EconTalk on mismeasurments around manufacturing trends

(1) Measuring manufacturing employment is tricky. Manufacturers now use temp workers to man assembly lines. Even if they do the exact samething as fulltime workers they're still counted as 'service' workers.

I wonder if it was always hard to classify workers. Or if this is somehow an example of once you start using measurement tools its no longer valid

(2) Manafacturing output is measured as the value of outputs less the cost of inputs. So if US factories become better at sourcing cheap inputs from Mexico/China it looks the US has become more productive (this is similar to mismeasurement

(3) People talk about how US output has grown even as we outsource more to China so we must become more efficient. But almost all the growth in US mfg was from computer chips. And the value-add from computer chips goes up because the R&D/design for chips improved. Not the mfg process

Overall two interesting things coming out of the discussion. The first is maybe the idea that we lost jobs from automation more than outsourcing is exaggerated.

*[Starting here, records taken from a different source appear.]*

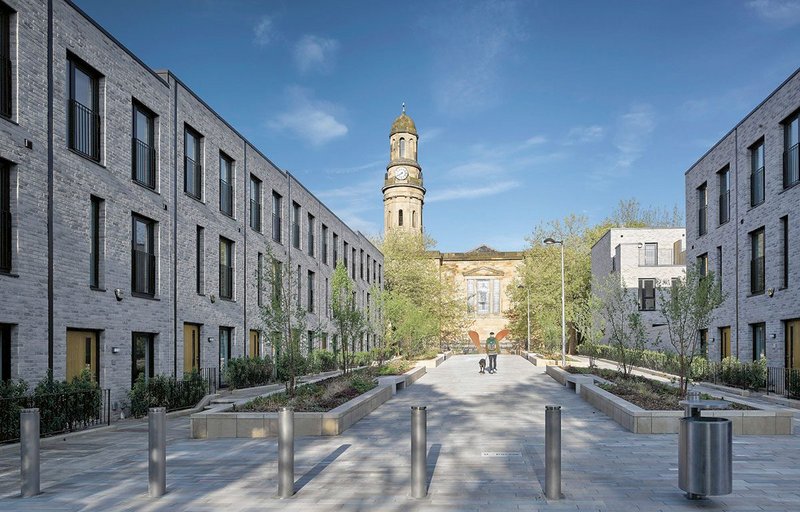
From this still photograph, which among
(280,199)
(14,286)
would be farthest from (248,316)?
(14,286)

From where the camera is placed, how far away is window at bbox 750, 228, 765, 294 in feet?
76.4

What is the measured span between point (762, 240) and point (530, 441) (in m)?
15.8

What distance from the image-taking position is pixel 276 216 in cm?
2995

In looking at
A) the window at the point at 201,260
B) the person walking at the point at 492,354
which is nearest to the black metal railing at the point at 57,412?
the window at the point at 201,260

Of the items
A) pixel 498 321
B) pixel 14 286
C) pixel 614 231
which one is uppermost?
pixel 614 231

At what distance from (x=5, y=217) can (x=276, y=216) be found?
17.1 metres

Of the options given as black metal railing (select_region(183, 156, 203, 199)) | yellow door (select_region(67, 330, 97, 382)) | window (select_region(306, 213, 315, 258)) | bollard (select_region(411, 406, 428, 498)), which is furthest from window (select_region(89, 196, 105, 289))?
window (select_region(306, 213, 315, 258))

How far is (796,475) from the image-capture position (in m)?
8.54

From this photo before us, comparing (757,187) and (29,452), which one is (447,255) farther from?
(29,452)

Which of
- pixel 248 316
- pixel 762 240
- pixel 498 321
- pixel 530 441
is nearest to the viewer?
pixel 530 441

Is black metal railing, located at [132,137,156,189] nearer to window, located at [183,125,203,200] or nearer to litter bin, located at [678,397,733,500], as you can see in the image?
window, located at [183,125,203,200]

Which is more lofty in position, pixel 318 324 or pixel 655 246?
pixel 655 246

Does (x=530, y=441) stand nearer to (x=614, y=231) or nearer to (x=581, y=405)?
(x=581, y=405)

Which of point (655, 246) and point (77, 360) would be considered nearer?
point (77, 360)
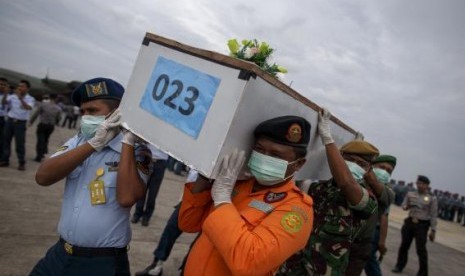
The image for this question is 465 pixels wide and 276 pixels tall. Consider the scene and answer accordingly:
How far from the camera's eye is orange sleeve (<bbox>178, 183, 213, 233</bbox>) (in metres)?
1.99

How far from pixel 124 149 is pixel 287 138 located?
89cm

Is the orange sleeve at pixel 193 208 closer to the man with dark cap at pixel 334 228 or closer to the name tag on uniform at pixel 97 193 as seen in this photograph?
the name tag on uniform at pixel 97 193

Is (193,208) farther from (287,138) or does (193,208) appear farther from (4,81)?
(4,81)

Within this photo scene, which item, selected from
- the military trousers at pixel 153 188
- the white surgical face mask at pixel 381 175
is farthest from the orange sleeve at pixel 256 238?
the military trousers at pixel 153 188

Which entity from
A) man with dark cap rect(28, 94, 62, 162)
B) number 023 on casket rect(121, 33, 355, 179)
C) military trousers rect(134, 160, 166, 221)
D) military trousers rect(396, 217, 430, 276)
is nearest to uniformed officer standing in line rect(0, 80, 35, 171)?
man with dark cap rect(28, 94, 62, 162)

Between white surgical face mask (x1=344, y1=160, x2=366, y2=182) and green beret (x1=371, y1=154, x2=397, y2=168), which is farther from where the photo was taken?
green beret (x1=371, y1=154, x2=397, y2=168)

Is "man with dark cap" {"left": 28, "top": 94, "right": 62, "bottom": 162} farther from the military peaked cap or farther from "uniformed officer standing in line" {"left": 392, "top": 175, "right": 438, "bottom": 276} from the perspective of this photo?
"uniformed officer standing in line" {"left": 392, "top": 175, "right": 438, "bottom": 276}

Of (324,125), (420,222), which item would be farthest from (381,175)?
(420,222)

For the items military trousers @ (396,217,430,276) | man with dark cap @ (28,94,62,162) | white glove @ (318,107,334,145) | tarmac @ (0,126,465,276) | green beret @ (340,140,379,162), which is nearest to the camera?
white glove @ (318,107,334,145)

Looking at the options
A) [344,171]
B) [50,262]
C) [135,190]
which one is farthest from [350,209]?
[50,262]

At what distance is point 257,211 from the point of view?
1706mm

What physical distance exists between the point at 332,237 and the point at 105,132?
5.69 feet

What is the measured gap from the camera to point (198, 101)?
1.62 m

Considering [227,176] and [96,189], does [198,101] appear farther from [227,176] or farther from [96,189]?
[96,189]
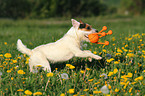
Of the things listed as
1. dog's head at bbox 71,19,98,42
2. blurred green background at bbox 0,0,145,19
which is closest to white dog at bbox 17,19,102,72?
dog's head at bbox 71,19,98,42

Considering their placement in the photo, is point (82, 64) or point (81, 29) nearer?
A: point (81, 29)

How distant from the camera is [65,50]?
9.91 feet

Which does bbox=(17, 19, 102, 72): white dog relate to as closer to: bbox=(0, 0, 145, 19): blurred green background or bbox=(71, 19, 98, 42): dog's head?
bbox=(71, 19, 98, 42): dog's head

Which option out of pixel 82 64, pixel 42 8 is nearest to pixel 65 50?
pixel 82 64

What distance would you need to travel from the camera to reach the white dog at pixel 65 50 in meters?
2.96

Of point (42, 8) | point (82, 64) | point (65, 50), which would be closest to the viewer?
point (65, 50)

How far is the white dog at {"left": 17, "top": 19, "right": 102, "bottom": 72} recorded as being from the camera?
2.96 meters

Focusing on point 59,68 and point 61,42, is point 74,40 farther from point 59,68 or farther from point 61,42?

The other is in general there are three ways to improve your mfg. Become more efficient at sourcing inputs. Becoming better at designing outputs. And improving the process. People are biased towards thinking only the third thing is important. And I'm inclined to agree. Cheap sourced inputs made in China today could go away tomorrow.

But on the other hand wasn't an obsession with raw quantities and lack of attention on effeciency and desirability part of where the 5-year plans went wrong. And where the genius of capitalism is apparent?